[[ Supplied passage open ]]
A $10.5 million research project aimed at mapping the DNA sequence of sunflowers could one day yield a towering new variety for both food and fuel.

Researchers envision crossbreeding a standard sunflower with the Silverleaf species out of Texas to produce a hybrid with bright yellow flowers bursting with tasty seeds and thick stalks filled with complex sugars that can be turned into ethanol.

The wild, drought-resistant Silverleaf is known for its woody stalks, which can grow up 15 feet tall and 4 inches in diameter.

"Since it's the closest relative of the cultivated sunflower, it should be perhaps reasonably straightforward to move some of the traits," said Loren Rieseberg, a University of British Columbia botany professor and leader of the DNA sequencing project.

The Genomics of Sunflower project is funded by Genome Canada through the Canadian government, Genome BC, the U.S. Energy and Agriculture departments and France's National Institute for Agricultural Research.

Its goal is to locate genes responsible for agriculturally important traits such as seed oil content, flowering, drought and pest tolerance. Participants plan to map the genome for the greater sunflower family, known in the science world as Compositae and including more than 24,000 species of sunflowers, lettuce, artichokes, daisies, ragweed, dandelions and other plants.
[[ Supplied passage closed ]]
[[ Dataset content open ]]
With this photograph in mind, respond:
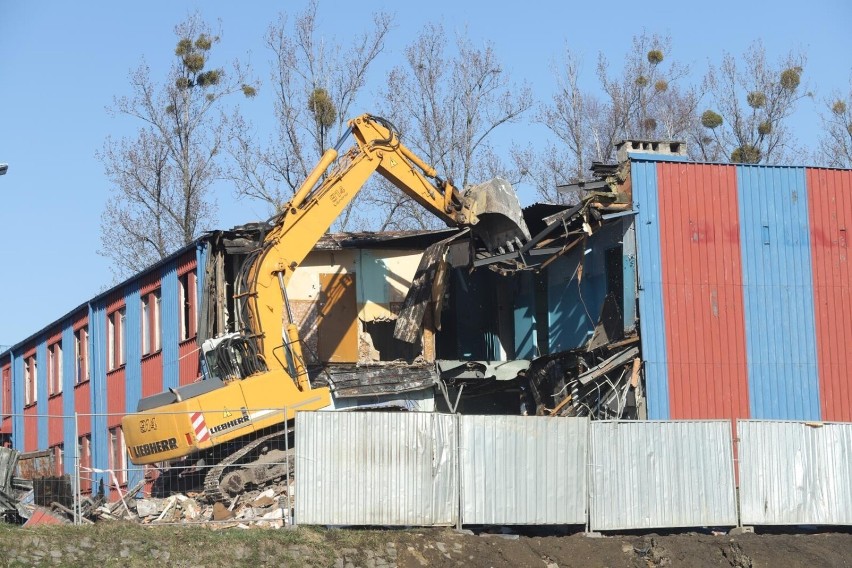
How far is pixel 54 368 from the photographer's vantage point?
40156mm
[[ Dataset content closed ]]
Problem 1:
Answer these questions from the sunflower article:
(a) What diameter can the Silverleaf's woody stalks reach?
(b) Who leads the DNA sequencing project?
(c) How many species does the family known as Compositae include?
Problem 2: Quote the sunflower article, starting with "The wild, drought-resistant" and going on through "DNA sequencing project.".
Rely only on the sunflower article, not on the listing.

Task solution 1:
(a) 4 inches
(b) Loren Rieseberg, a University of British Columbia botany professor
(c) More than 24,000

Task solution 2:
The wild, drought-resistant Silverleaf is known for its woody stalks, which can grow up 15 feet tall and 4 inches in diameter.

"Since it's the closest relative of the cultivated sunflower, it should be perhaps reasonably straightforward to move some of the traits," said Loren Rieseberg, a University of British Columbia botany professor and leader of the DNA sequencing project.